### 課題
**a.** IPO当選後の辞退についての抜粋によると、IPOの抽選に当選すると何が得られますか。
**b.** IPO当選後の辞退についての抜粋を、最後の文の後から書き継いでください。

### 抜粋

————————

当選したIPOのキャンセル(辞退)はできますか?ペナルティがある証券会社一覧
IPOに当選しましたが、キャンセル(辞退)したいと思います。
辞退することは出来ますか?
IPO当選後のキャンセルは出来ます。
が、注意点も確認しておきましょう!
IPOは抽選に当選することにより、IPOを購入できる権利を得られます。
通常であれば喜ぶわけですが、様々な理由で辞退(キャンセル)したい場合もあるかと思います。
- 急に不安になった。当選を辞退したい…
- 購入期間内に購入するのを忘れた…
IPOも株式投資です。
買う権利もあれば買わない権利もあるので、当選後の辞退(キャンセル)も可能です。
ただし、一部の証券会社では「当選を辞退」もしくは「購入期間内に購入申込をしない」とペナルティが発生する証券会社がありますのでご注意を。
また、抽選前に購入申込をするタイプの証券会社も、辞退は出来ません。
ペナルティがある証券会社と辞退できない証券会社を、確認していきましょう。

————————

[データセットのレコード]

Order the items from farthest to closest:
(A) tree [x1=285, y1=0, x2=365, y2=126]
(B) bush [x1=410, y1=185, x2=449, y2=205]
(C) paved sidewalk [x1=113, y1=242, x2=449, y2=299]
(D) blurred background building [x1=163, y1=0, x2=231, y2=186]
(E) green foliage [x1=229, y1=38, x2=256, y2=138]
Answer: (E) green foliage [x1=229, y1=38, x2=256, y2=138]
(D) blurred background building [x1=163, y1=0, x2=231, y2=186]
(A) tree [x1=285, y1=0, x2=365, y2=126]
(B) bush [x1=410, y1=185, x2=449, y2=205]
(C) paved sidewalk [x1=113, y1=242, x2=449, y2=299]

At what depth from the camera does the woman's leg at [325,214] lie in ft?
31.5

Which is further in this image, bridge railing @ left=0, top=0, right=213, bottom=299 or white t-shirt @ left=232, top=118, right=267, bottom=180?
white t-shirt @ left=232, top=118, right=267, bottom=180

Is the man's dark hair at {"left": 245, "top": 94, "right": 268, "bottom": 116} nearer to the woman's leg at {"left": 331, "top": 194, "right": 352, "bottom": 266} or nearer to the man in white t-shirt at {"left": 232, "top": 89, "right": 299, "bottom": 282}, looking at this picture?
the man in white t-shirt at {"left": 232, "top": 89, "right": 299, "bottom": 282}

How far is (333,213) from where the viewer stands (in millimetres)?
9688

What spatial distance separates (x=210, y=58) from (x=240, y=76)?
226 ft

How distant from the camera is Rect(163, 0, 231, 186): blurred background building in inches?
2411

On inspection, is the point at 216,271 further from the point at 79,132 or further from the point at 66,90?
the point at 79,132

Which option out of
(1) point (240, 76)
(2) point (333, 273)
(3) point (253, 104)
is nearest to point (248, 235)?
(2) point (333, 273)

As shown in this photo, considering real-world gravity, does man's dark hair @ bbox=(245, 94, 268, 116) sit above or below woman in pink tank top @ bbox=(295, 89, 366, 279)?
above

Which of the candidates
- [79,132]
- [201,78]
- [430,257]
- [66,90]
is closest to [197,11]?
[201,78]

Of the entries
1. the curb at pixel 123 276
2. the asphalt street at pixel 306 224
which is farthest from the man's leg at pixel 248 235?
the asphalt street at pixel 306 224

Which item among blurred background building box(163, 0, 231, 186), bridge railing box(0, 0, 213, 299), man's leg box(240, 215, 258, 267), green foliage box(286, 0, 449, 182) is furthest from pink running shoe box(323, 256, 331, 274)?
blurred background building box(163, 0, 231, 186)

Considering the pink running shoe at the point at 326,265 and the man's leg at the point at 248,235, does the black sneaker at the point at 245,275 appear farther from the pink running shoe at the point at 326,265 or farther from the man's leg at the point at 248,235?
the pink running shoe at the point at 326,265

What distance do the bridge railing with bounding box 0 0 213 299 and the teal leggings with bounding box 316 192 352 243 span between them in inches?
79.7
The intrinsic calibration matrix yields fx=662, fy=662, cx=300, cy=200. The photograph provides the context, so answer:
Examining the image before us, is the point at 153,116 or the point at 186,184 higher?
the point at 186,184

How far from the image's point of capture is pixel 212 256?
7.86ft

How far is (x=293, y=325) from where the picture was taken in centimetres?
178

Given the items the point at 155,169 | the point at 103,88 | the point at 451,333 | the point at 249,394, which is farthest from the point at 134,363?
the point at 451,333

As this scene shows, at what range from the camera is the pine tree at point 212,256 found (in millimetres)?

————————

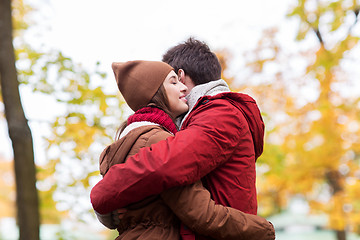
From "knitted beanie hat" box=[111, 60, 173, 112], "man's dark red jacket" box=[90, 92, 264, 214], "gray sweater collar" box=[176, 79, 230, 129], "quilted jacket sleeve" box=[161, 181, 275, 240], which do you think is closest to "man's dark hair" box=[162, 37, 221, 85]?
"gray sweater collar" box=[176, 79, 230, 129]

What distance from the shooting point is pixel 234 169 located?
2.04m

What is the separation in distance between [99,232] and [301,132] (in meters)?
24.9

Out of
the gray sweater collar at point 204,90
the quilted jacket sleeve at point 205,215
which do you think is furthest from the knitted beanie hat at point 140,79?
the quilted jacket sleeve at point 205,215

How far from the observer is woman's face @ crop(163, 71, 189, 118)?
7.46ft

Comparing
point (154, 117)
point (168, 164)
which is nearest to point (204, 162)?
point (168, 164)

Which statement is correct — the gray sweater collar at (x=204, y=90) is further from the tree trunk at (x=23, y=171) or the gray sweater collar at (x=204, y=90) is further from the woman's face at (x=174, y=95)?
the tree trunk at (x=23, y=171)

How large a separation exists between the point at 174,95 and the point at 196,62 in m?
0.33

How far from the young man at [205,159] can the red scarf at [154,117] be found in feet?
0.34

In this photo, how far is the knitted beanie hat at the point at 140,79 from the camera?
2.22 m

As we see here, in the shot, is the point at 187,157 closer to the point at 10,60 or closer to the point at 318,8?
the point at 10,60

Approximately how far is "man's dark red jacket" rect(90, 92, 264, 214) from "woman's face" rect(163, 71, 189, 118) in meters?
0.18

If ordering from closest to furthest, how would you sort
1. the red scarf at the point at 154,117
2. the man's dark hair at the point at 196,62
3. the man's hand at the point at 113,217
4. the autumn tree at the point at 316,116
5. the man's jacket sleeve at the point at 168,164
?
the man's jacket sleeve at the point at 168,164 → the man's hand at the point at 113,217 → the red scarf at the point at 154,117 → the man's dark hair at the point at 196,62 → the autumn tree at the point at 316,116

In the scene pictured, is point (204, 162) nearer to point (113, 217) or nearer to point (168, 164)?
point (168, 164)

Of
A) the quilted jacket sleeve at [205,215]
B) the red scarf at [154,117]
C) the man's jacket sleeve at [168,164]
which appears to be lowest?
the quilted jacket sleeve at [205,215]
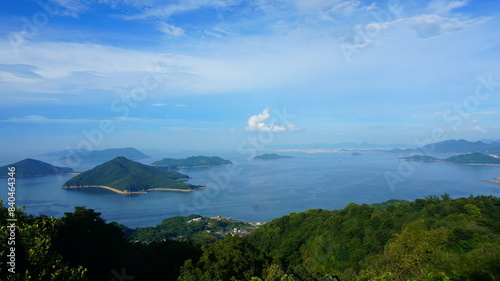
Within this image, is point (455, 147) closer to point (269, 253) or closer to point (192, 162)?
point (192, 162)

————————

### 解答
**a.** IPOを購入できる権利が得られます。

**b.**
目次
なぜ、IPO当選を辞退するのか?
IPOのブックビルディング(購入申し込み)に参加して当選!
ブックビルディングに参加する時点では欲しいと思ってたが、状況の変化により見送りたいと思うのは仕方ありません。たとえば、
- ブックビルディング後に悪いニュースがでた!
- 思っていたより評判が悪かった!
- 似たような事業のIPOが直前に公募割れをした!
- 某国がミサイルを発射し、株式相場は低調に!
- 他のIPOの抽選や株式の購入に資金を使いたくなった!
- 急に資金が必要になり出金したいので辞退したい!
IPOの抽選終了(当選発表)から、購入期間までは約一週間あります。
その一週間で市況が変わっている場合があります。
気を付けてほしいのは、購入期間内に購入の申し込みをしない(購入の申し込み忘れ)行為も当選辞退となるので注意しておきたいところです。
ついうっかりの購入申し込み忘れはペナルティを免除してもらいたいところですが、辞退したくて購入期間内にわざと申し込みまないケースが考えられますので それは難しそうです。
当選辞退をする方法
IPOの当選を辞退する方法は2つあります。
- 当選辞退を申込む
- 購入申し込み期間中に購入しない
おすすめは「当選辞退を申込む」ですが、それぞれ見ていきましょう。
1.当選辞退を申込む
IPOに当選後、購入期間中に証券会社にログインすると、「購入」と「購入辞退」のボタンが用意されています。
「購入辞退」を押すことにより、IPOの当選を辞退(キャンセル)することができます。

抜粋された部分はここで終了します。